The real danger in this repositioning, for us, lies in the possibility of other “less-than-democratic” regimes trying to settle their favorite scores while big blocks are busy trying to resolve the Ukrainian conflict. If Turkey decides to attack the Kurds, China decides time is right to retake Taiwan, North Korea dececides the now or never

Finally, how does this end for Ukraine? Unfortunately, only one scenario allows Ukraine to come on top, and that includes an absolute or at least relative victory over Russia in Ukraine. Although Kyiv is obviously aware that this is a far-fetched aim, it seems slowly moving away from the February 23 position. Which would leave 15% of Ukraine under occupation or under the quagmire of the Minsk-type arrangements anyway.

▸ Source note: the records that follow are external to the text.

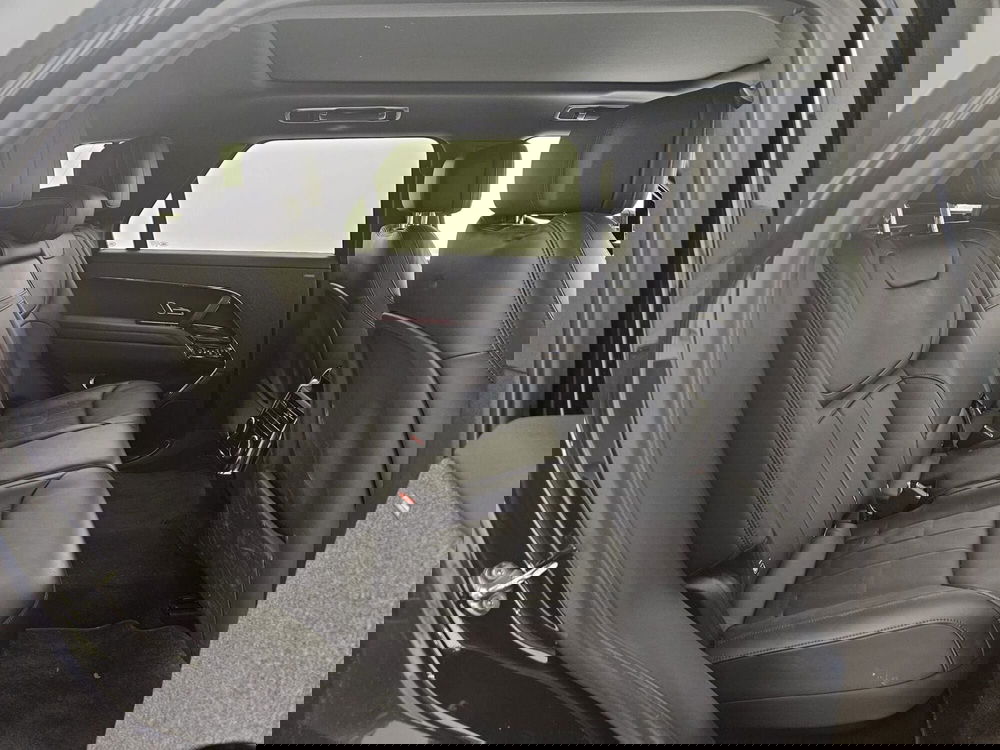 Land Rover Range Rover Sport usata a Bergamo (5)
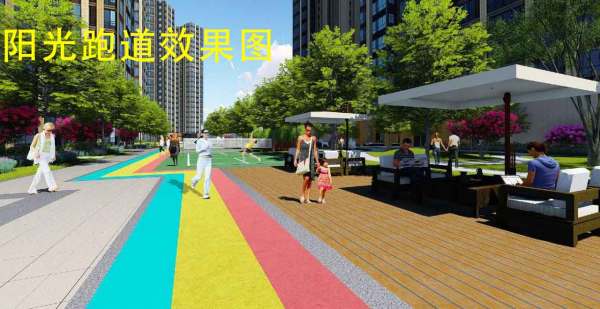 河源锦云颐和花园_实景图_2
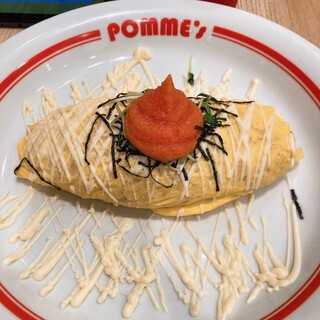 口コミ一覧 : ポムの樹 リンクス梅田店 （ポムノキ） - 梅田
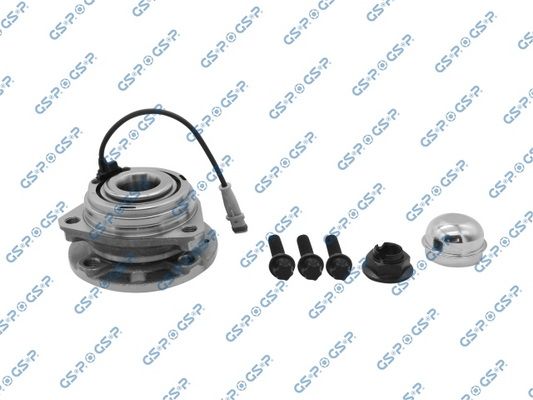 GSP-9333069K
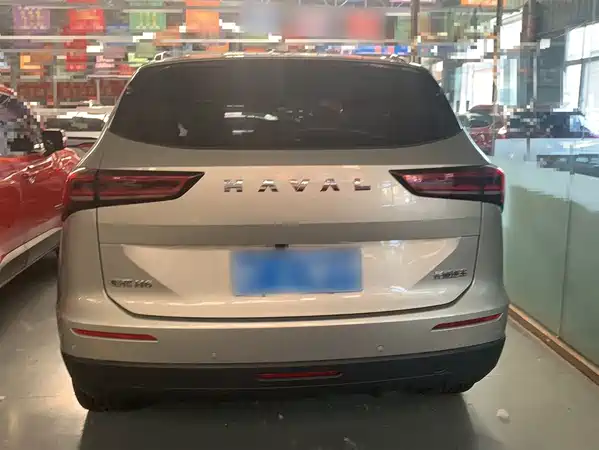 Haval H6 2024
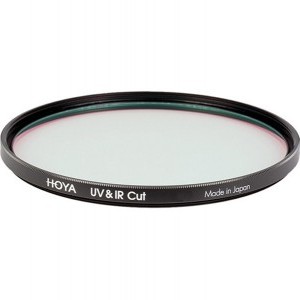 Hoya UV-IR 82mm szűrő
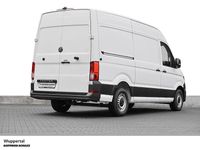 Gebraucht VW Crafter 140 PS (102 kW) 2024 Weiß Van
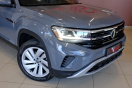 Volkswagen Atlas Cross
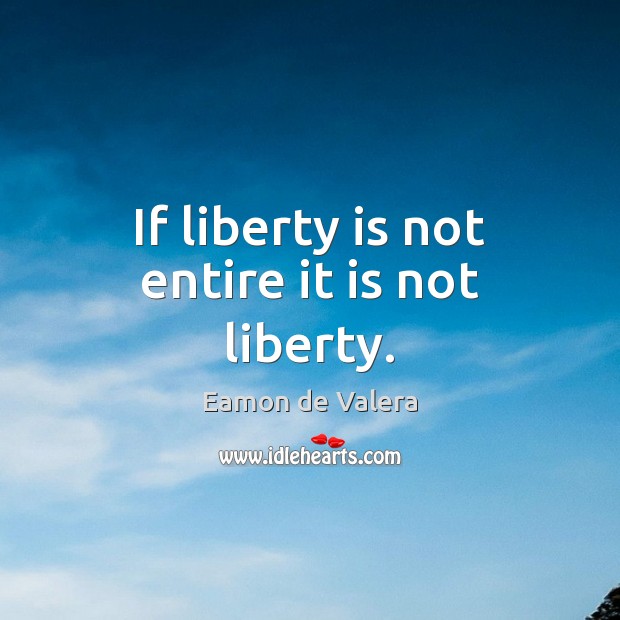 Liberty Quotes Image
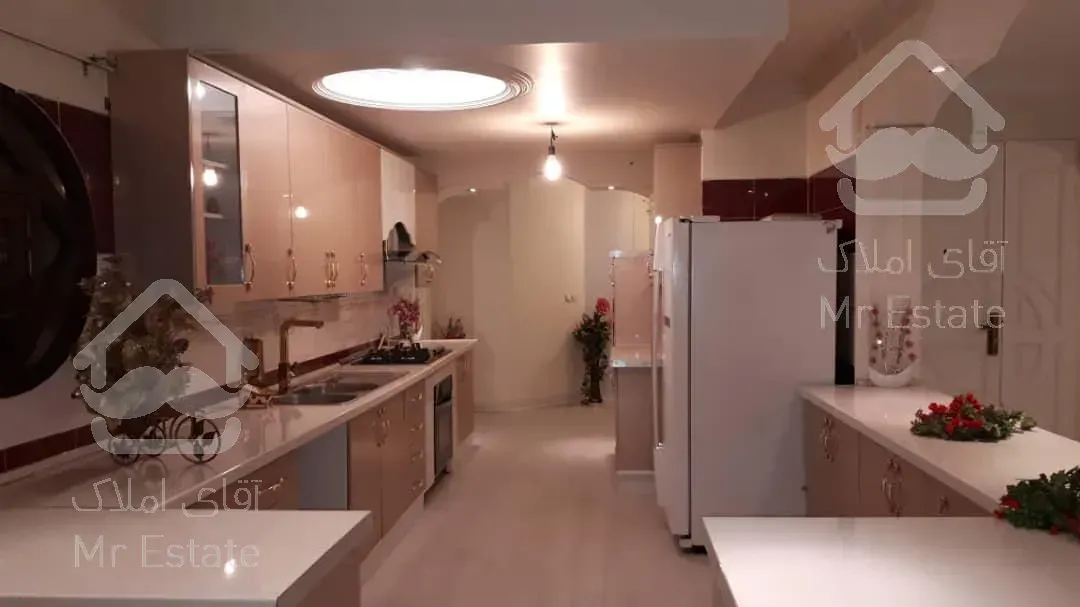 فروش آپارتمان ولنجک 270  متر شیک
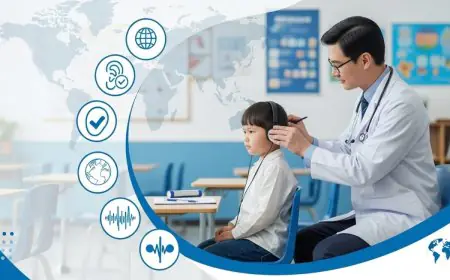 World Hearing Day 2026: Theme, History, Early Signs, And Hearing Care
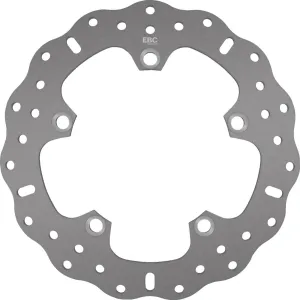EBC - BRAKE ROTOR FIX WAVE - 17102971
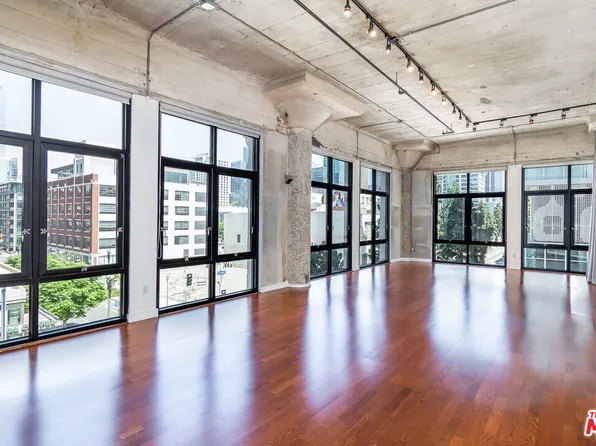 330 W 11th St APT 406, Los Angeles, CA 90015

Ukraine demonstrated several times so far that it can defeat Russian troops, but for that it still requires political and technical support from the west. While the momentum lasts, it seems that Ukraine’s best bet is to change the “facts on the ground” as much as possible in its favor. Especially if it manages to sever the Crimean corridor and retake some strategic points in the east.

So however one looks at the situation in Ukraine, getting a victory over Russia will require a concentrated effort of Ukraine and the international community. And for that, the international community needs to maintain the focus on a common goal. Even if Ukraine is allowed to slide into a stalemate of a “transitional peace arrangement”, the IC going in needs to have a vision how to get out. Again, before somebody moves in, we need to know how it ends. European support and assistance to Ukraine will certainly come in handy, but no amount of integrationing, fighting corruption, improving public administration and other things the European community is so good at supporting, will resolve the underlying problem for Ukraine – Russian occupation of parts of its territory. That, it would seem, Ukraine needs to resolve for itself.

As it seems fairly likely that an initial push for this “transitional peace” might come some time soon, the international community would do well to start looking into the “how it ends” rather quickly, looking for points of agreement between Ukraine and its international partners, and at least drafting the rules before the game starts.